▶ **Your task**: Which lines of the records below contain the word "buselaphus"? Report each of them in full.

▶ **Raw data**:
Content starts

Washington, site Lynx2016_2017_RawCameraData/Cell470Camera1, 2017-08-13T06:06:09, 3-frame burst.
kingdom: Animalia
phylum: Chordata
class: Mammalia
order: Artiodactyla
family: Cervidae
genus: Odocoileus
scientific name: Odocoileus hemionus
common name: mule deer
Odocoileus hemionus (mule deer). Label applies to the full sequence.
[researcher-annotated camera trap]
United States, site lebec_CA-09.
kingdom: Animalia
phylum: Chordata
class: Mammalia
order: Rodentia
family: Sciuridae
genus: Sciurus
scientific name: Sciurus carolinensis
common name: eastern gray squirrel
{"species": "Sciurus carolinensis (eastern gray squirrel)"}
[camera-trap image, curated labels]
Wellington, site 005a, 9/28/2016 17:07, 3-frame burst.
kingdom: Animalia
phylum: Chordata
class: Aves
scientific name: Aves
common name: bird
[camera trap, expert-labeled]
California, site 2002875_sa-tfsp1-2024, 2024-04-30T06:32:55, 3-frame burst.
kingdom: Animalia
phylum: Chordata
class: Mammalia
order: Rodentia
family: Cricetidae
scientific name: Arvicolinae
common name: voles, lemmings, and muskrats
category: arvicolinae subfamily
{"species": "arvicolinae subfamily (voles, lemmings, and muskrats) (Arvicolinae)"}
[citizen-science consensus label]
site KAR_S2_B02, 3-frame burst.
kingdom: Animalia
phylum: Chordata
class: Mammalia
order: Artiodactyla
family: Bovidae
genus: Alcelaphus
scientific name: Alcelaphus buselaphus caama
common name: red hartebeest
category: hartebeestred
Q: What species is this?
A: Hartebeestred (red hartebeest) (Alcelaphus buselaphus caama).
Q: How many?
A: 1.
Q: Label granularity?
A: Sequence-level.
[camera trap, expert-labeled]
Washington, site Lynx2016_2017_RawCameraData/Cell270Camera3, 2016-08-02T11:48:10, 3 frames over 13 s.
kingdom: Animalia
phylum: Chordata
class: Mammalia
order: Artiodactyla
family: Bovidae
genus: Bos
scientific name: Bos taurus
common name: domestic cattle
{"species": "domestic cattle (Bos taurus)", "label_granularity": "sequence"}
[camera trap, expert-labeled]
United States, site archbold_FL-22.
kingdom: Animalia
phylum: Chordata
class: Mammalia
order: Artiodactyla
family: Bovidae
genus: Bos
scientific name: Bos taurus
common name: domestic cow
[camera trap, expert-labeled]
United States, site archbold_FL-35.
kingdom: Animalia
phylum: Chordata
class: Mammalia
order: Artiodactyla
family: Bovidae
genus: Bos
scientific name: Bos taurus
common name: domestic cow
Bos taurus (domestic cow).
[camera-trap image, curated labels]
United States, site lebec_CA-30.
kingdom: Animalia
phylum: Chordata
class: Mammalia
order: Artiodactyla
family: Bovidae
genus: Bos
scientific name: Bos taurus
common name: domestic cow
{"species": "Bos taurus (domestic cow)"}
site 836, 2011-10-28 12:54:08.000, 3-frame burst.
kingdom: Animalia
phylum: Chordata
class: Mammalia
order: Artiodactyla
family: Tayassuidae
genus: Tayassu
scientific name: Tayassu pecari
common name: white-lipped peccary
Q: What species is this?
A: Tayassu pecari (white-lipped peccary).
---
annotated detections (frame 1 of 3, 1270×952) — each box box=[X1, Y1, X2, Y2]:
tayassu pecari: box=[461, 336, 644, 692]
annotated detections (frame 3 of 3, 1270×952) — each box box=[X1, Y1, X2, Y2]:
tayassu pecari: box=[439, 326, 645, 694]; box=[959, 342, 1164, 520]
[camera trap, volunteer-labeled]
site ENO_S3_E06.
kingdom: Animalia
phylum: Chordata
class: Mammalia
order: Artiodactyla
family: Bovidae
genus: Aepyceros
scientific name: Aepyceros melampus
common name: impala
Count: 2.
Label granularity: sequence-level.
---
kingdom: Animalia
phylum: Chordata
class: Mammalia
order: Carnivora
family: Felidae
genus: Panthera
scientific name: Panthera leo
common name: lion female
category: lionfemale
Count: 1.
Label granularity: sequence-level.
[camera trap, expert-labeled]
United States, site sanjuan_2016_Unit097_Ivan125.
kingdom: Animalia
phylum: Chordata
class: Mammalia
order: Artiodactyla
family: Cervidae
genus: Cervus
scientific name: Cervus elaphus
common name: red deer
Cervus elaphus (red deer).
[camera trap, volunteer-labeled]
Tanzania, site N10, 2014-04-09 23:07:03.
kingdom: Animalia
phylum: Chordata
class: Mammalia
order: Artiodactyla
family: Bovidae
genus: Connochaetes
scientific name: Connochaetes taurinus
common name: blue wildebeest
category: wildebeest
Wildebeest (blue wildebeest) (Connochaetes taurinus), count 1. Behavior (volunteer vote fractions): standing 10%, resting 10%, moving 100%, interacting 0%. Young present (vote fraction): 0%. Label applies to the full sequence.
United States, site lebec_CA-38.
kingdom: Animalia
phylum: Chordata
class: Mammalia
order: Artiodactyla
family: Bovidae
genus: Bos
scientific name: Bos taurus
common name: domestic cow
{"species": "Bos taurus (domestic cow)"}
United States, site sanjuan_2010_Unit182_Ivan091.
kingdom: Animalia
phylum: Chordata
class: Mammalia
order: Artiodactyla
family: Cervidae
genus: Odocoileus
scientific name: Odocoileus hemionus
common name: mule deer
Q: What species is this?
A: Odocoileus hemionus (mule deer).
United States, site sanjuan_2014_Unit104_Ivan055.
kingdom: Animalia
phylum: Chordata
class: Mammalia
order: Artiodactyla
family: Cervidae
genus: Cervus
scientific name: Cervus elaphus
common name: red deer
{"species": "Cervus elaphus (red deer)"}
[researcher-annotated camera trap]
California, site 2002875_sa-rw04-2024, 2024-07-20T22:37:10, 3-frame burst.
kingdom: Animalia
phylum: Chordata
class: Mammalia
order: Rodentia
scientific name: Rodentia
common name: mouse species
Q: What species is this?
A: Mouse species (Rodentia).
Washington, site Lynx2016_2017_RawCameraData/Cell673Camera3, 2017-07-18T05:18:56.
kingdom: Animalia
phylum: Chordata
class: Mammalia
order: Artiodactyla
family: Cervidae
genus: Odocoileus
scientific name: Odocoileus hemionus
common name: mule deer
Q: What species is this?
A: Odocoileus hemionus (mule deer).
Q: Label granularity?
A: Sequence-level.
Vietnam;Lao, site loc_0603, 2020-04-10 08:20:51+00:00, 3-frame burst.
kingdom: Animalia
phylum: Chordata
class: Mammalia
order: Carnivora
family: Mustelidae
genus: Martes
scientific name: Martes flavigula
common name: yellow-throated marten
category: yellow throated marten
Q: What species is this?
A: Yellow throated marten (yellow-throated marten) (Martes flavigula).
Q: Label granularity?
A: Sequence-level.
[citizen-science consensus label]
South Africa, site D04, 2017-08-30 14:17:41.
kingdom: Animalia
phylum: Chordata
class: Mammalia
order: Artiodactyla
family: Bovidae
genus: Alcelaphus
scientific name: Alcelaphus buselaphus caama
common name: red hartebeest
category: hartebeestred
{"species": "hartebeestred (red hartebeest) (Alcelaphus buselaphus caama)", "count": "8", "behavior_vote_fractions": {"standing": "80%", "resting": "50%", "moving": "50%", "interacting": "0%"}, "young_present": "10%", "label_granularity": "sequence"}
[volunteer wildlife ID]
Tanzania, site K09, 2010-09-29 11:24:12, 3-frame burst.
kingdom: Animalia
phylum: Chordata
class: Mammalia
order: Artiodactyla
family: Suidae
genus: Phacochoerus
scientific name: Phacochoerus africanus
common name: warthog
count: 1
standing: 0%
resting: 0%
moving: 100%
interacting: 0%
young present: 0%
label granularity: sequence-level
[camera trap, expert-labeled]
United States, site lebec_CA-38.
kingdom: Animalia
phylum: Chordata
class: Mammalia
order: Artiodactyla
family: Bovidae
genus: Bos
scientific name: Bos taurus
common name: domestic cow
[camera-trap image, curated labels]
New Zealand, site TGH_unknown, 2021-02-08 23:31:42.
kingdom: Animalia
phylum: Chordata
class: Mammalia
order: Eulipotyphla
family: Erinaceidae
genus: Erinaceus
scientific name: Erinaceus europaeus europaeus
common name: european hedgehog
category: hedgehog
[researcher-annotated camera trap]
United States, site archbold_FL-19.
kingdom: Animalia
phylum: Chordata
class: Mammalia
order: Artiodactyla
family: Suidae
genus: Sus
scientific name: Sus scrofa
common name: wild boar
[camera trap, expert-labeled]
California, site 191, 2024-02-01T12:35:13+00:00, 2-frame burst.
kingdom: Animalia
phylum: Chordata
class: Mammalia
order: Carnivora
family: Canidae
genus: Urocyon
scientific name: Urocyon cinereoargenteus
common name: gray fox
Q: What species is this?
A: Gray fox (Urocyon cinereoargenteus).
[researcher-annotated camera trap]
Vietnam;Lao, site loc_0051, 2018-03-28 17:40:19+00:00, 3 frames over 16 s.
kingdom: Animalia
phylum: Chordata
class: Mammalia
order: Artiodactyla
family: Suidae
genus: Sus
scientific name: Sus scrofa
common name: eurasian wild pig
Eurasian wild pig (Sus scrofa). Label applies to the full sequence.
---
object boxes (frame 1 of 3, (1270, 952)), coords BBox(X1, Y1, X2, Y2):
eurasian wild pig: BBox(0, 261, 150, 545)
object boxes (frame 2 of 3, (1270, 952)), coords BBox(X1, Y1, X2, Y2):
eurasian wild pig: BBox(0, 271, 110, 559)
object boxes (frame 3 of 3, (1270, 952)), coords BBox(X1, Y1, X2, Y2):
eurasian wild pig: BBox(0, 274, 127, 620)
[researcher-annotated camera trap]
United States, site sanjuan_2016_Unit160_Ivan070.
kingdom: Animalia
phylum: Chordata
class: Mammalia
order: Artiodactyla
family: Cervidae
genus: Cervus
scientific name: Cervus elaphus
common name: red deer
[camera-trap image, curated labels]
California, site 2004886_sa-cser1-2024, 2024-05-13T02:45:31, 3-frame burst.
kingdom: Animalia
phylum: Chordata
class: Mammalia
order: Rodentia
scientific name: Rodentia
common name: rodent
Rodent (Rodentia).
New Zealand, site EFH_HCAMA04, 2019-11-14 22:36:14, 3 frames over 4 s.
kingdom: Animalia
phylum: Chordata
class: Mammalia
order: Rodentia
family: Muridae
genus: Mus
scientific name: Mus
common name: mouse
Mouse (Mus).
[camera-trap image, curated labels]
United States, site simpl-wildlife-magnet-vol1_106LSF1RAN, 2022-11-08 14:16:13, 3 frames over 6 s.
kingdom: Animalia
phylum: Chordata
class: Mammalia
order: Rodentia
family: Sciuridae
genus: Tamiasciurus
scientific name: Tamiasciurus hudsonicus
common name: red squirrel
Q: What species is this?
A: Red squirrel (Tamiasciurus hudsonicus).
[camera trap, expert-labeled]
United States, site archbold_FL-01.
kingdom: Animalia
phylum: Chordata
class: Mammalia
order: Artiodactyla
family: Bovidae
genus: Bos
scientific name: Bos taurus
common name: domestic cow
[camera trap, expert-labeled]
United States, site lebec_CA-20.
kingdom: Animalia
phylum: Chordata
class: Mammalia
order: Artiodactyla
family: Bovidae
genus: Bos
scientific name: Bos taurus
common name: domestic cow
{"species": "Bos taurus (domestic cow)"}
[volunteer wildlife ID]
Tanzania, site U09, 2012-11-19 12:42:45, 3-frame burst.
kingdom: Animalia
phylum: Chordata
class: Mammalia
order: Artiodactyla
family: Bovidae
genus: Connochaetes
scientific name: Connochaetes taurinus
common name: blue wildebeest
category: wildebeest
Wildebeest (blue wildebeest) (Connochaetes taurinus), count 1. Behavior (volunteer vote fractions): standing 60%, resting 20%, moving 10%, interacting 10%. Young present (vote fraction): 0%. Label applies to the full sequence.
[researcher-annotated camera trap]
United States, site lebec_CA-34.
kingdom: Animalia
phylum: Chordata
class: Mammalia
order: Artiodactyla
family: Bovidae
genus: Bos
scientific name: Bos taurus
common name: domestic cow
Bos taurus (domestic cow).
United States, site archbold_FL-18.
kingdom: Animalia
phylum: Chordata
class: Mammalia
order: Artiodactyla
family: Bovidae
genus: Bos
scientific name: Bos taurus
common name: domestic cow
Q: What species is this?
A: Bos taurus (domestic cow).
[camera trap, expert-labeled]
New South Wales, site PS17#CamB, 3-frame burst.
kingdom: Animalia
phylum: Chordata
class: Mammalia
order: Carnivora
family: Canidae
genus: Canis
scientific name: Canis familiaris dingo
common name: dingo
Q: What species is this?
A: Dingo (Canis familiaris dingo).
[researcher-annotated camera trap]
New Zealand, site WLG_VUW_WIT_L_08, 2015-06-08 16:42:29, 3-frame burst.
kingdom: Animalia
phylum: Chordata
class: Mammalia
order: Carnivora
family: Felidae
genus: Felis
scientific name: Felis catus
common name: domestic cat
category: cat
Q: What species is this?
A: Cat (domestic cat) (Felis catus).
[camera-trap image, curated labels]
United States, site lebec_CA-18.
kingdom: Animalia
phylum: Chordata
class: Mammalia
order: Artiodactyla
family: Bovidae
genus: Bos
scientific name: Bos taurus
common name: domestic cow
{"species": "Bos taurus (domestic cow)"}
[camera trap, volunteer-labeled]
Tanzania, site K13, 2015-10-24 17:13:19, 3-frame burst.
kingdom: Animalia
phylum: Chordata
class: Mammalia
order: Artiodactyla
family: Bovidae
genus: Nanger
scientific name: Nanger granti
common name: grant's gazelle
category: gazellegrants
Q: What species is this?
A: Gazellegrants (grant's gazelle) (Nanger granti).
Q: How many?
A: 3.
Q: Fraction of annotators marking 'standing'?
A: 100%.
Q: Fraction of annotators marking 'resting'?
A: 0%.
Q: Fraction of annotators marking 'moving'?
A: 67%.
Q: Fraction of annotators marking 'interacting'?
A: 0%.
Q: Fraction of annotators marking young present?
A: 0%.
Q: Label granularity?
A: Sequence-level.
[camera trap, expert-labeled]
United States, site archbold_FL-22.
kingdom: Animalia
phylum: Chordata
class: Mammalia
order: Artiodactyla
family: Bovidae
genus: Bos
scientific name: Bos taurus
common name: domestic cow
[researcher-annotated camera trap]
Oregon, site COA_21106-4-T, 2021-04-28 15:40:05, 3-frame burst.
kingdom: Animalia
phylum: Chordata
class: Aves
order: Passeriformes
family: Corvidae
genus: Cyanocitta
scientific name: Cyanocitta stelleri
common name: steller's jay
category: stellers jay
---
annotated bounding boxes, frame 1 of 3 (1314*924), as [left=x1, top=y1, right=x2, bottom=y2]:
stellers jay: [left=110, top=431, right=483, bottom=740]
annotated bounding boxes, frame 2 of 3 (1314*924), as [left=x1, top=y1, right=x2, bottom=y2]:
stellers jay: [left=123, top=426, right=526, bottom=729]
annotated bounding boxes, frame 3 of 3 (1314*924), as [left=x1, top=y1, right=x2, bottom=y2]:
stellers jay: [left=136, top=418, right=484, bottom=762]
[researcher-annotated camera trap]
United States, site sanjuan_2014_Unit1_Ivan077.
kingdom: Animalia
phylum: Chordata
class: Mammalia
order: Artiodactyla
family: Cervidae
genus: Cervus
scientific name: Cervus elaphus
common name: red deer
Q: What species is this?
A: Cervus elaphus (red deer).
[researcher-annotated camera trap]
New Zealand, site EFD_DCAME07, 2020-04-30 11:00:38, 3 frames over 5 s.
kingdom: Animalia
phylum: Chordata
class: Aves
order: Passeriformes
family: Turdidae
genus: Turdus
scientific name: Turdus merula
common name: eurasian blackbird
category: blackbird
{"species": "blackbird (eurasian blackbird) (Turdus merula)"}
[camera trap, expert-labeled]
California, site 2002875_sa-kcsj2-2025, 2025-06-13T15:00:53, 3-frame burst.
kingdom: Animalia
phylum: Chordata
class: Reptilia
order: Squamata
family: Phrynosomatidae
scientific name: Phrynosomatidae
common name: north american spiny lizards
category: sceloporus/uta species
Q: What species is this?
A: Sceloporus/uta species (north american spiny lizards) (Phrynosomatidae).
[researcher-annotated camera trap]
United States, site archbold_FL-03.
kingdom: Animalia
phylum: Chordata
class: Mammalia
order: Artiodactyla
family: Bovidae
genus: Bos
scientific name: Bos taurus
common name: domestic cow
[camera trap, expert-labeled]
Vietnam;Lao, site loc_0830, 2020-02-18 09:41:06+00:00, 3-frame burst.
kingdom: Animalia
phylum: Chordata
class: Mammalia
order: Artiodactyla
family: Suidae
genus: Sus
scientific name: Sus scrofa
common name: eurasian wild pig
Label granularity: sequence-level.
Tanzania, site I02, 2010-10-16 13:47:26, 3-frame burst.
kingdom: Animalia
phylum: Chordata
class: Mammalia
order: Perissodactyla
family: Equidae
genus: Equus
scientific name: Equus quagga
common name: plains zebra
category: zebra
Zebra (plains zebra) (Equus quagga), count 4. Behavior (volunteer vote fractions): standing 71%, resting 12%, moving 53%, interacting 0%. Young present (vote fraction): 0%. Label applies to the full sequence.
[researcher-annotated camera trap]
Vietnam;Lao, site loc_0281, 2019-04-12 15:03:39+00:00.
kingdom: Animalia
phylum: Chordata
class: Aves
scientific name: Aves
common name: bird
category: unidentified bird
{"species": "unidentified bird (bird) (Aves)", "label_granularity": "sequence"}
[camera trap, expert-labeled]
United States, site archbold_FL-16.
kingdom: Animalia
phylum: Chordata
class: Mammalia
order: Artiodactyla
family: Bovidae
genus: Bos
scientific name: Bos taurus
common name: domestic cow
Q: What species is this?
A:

Content ends

▶ **Written solution**:
scientific name: Alcelaphus buselaphus caama
A: Hartebeestred (red hartebeest) (Alcelaphus buselaphus caama).
scientific name: Alcelaphus buselaphus caama
{"species": "hartebeestred (red hartebeest) (Alcelaphus buselaphus caama)", "count": "8", "behavior_vote_fractions": {"standing": "80%", "resting": "50%", "moving": "50%", "interacting": "0%"}, "young_present": "10%", "label_granularity": "sequence"}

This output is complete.